Fraud and delinquent communities
Last year I wrote about corporate delinquents
Basically, I argued that unless we were talking about one individual with his or her hand in the till, most corporate fraud involved a delinquent community of people aiding and abetting, either helping themselves to the spoils or turning the other way.
Now this is backed up by an Institute for Fraud Prevention (IFP) report Control Overrides in Financial Statement Fraud which reveals that in most cases, fraudsters are not acting alone.
The study observed that CEOs and CFOs were named as participants in the great majority of fraud allegations which, the authors say, is one reason why it's important to keep the Sarbanes-Oxley requirement that CEOs and CFOs certify reports to shareholders.

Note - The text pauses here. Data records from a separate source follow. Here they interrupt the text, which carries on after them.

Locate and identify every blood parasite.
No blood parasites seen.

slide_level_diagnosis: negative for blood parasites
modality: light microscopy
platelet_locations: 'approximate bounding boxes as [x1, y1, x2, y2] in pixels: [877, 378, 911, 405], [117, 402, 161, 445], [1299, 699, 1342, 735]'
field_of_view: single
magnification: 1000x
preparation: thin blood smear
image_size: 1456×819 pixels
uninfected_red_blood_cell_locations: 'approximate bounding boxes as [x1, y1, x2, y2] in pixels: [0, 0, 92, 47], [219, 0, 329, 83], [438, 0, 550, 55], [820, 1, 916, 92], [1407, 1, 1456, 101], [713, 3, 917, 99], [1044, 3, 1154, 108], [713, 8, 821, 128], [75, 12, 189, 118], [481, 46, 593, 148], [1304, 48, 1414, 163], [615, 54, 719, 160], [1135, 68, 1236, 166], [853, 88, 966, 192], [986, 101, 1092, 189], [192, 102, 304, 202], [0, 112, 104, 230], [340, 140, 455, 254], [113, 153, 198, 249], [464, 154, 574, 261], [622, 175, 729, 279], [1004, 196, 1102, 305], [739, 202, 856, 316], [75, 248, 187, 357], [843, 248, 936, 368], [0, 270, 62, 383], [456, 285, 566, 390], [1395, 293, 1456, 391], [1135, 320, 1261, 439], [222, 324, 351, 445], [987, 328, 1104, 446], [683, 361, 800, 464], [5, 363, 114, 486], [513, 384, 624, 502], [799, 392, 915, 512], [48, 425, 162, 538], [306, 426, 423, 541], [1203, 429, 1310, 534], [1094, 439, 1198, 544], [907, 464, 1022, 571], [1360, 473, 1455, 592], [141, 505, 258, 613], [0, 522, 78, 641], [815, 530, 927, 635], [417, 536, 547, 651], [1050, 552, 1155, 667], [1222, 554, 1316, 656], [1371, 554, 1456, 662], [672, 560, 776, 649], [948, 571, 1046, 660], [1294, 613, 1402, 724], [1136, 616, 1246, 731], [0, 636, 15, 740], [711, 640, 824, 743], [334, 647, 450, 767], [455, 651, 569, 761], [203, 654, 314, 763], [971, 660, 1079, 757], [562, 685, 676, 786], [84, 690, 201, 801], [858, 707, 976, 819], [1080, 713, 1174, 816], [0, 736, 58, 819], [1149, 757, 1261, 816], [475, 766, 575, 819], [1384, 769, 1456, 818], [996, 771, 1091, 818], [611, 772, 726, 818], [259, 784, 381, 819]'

It also observed that external auditors were participants in one out of five (21 per cent) cases of alleged financial statement fraud and that that at two-fifths of the firms where financial statement fraud allegedly took place, one or more directors was named as a participant in the fraudulent activities.
And the scary part? In most of the cases, the Securities and Exchange Commission sat on its hands and did nothing. As per the report, the SEC only acted in 44 per cent of cases.
The authors say this is a very good reason to ensure that class action securities fraud suits remain a vital mechanism for detecting and remedying financial statement fraud. They say any attempt to change that is misguided.